--- Data supplied Enclosed Below ---

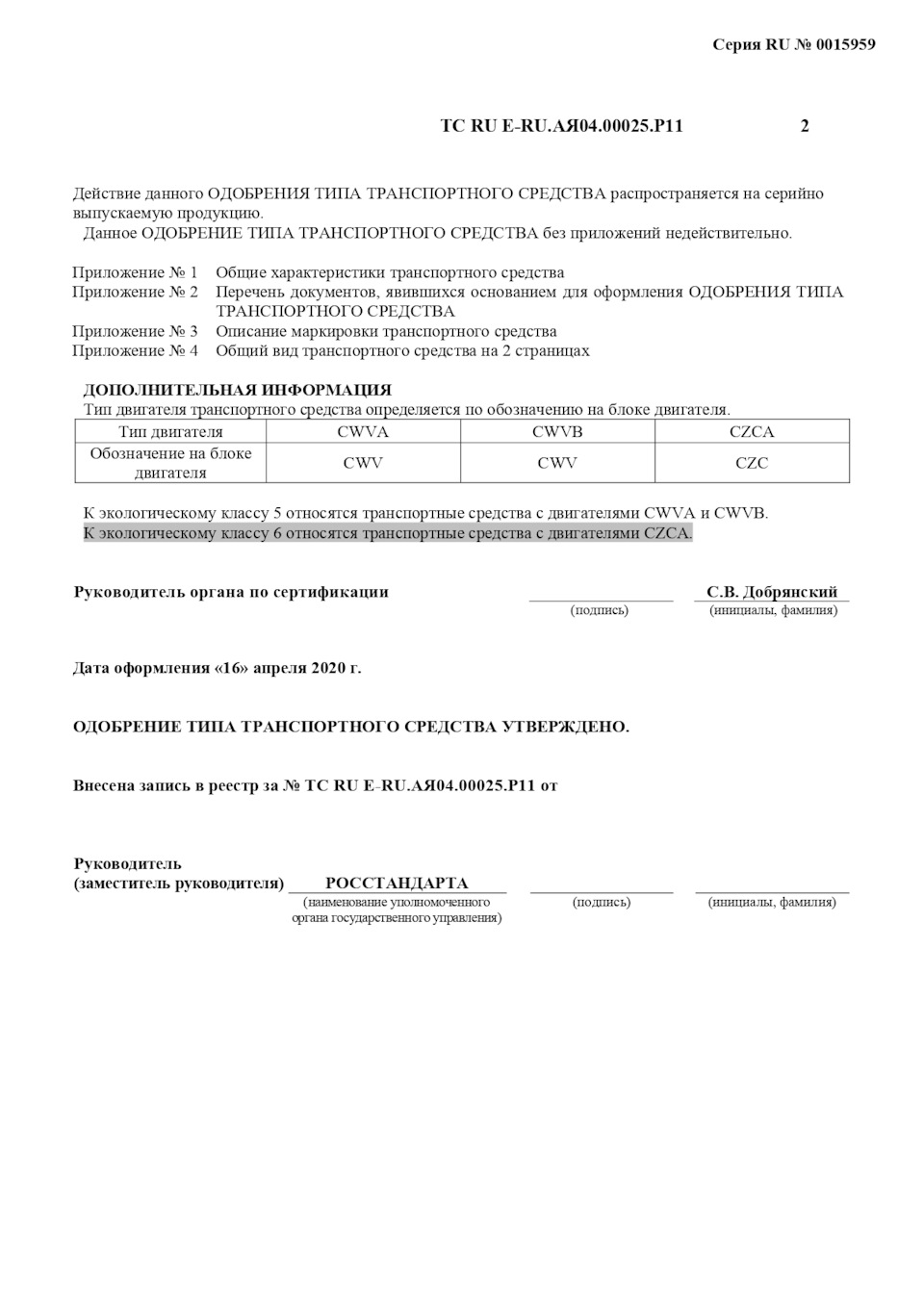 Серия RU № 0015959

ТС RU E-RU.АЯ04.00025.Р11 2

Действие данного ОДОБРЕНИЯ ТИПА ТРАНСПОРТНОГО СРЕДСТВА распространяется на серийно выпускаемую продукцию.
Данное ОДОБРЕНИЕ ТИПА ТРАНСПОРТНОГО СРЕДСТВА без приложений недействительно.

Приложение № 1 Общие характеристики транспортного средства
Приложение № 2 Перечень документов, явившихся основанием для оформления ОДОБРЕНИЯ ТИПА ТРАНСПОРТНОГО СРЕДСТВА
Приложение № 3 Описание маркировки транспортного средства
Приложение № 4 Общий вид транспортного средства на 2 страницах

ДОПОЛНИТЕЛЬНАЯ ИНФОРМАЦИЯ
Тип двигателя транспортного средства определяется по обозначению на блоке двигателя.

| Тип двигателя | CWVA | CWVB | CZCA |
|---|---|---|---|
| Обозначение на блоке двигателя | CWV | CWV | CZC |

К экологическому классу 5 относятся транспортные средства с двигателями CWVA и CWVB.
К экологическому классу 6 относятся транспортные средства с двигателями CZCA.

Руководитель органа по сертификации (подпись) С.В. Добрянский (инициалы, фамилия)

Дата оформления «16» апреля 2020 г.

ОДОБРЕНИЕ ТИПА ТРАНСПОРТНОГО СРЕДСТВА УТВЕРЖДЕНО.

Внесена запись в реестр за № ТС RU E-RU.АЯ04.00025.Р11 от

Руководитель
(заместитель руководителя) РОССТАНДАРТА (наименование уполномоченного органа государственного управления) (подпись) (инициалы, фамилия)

--- End of Enclosed Data supplied ---
--- Data supplied Enclosed Below ---

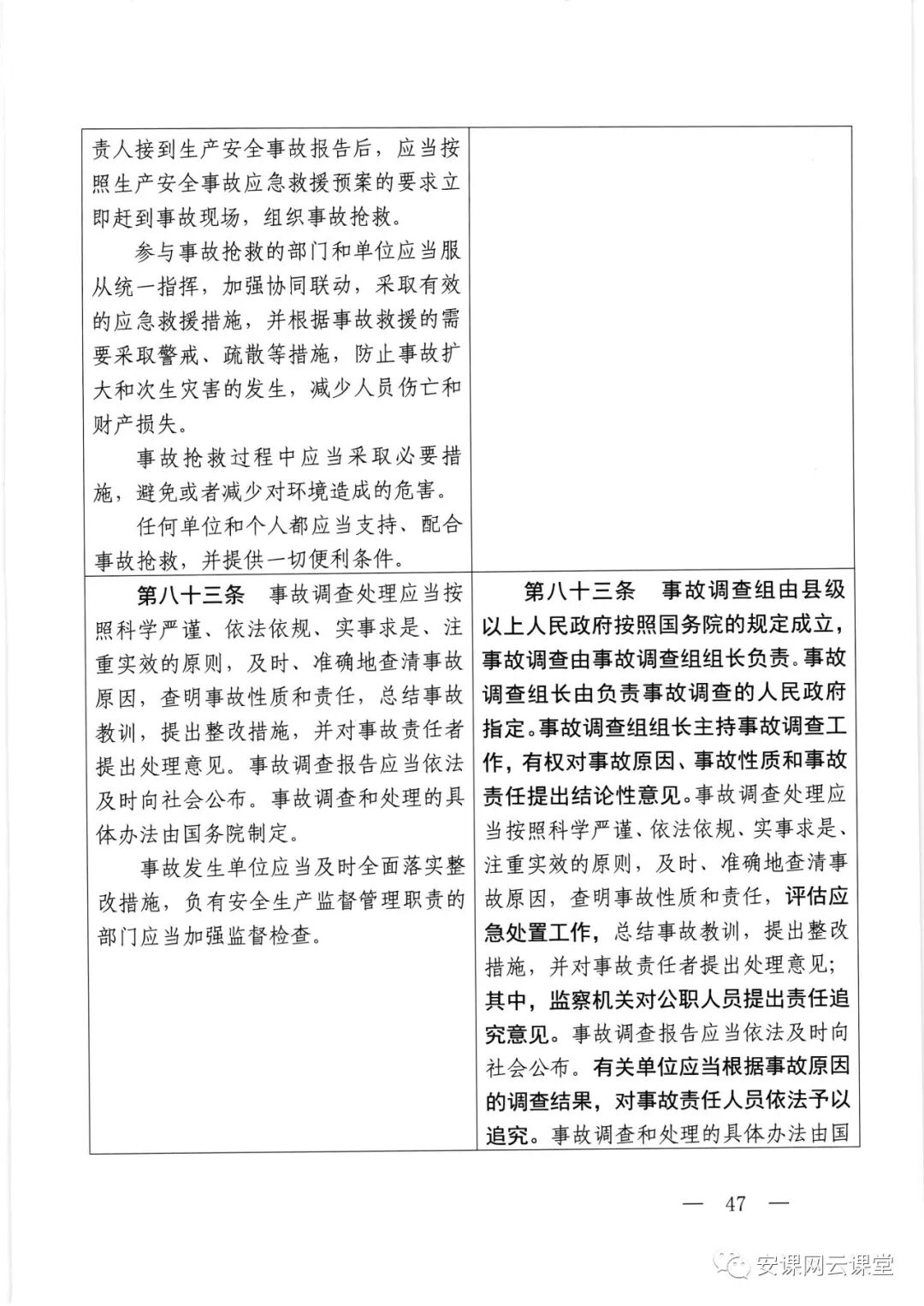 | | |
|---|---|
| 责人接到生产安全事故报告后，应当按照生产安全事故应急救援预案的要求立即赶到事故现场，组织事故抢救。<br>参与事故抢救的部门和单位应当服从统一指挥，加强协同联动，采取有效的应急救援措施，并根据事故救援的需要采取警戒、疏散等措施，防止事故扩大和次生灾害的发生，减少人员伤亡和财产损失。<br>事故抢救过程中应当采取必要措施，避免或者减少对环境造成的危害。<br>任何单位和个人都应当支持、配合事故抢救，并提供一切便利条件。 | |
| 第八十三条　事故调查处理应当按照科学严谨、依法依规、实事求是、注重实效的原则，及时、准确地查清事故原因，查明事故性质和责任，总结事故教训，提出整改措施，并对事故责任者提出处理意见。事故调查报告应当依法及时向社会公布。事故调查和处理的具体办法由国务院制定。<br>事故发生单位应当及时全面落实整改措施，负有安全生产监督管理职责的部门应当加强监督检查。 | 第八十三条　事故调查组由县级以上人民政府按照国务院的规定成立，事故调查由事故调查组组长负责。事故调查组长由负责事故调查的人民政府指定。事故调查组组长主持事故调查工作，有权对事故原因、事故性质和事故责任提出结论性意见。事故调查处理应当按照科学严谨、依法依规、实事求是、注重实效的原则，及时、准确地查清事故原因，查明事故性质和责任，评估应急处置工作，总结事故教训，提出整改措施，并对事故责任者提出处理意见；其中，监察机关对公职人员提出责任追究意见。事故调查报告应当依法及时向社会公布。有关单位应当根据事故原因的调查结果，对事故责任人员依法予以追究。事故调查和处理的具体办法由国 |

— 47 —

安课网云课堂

--- End of Enclosed Data supplied ---

» **To do**: When copying from the data above, begin at the line containing "Серия RU № 0015959" and end at the line containing "(заместитель руководителя) РОССТАНДАРТА"; return those lines exactly and leave all pictures behind.

» **Exercise output**:
 Серия RU № 0015959

ТС RU E-RU.АЯ04.00025.Р11 2

Действие данного ОДОБРЕНИЯ ТИПА ТРАНСПОРТНОГО СРЕДСТВА распространяется на серийно выпускаемую продукцию.
Данное ОДОБРЕНИЕ ТИПА ТРАНСПОРТНОГО СРЕДСТВА без приложений недействительно.

Приложение № 1 Общие характеристики транспортного средства
Приложение № 2 Перечень документов, явившихся основанием для оформления ОДОБРЕНИЯ ТИПА ТРАНСПОРТНОГО СРЕДСТВА
Приложение № 3 Описание маркировки транспортного средства
Приложение № 4 Общий вид транспортного средства на 2 страницах

ДОПОЛНИТЕЛЬНАЯ ИНФОРМАЦИЯ
Тип двигателя транспортного средства определяется по обозначению на блоке двигателя.

| Тип двигателя | CWVA | CWVB | CZCA |
|---|---|---|---|
| Обозначение на блоке двигателя | CWV | CWV | CZC |

К экологическому классу 5 относятся транспортные средства с двигателями CWVA и CWVB.
К экологическому классу 6 относятся транспортные средства с двигателями CZCA.

Руководитель органа по сертификации (подпись) С.В. Добрянский (инициалы, фамилия)

Дата оформления «16» апреля 2020 г.

ОДОБРЕНИЕ ТИПА ТРАНСПОРТНОГО СРЕДСТВА УТВЕРЖДЕНО.

Внесена запись в реестр за № ТС RU E-RU.АЯ04.00025.Р11 от

Руководитель
(заместитель руководителя) РОССТАНДАРТА (наименование уполномоченного органа государственного управления) (подпись) (инициалы, фамилия)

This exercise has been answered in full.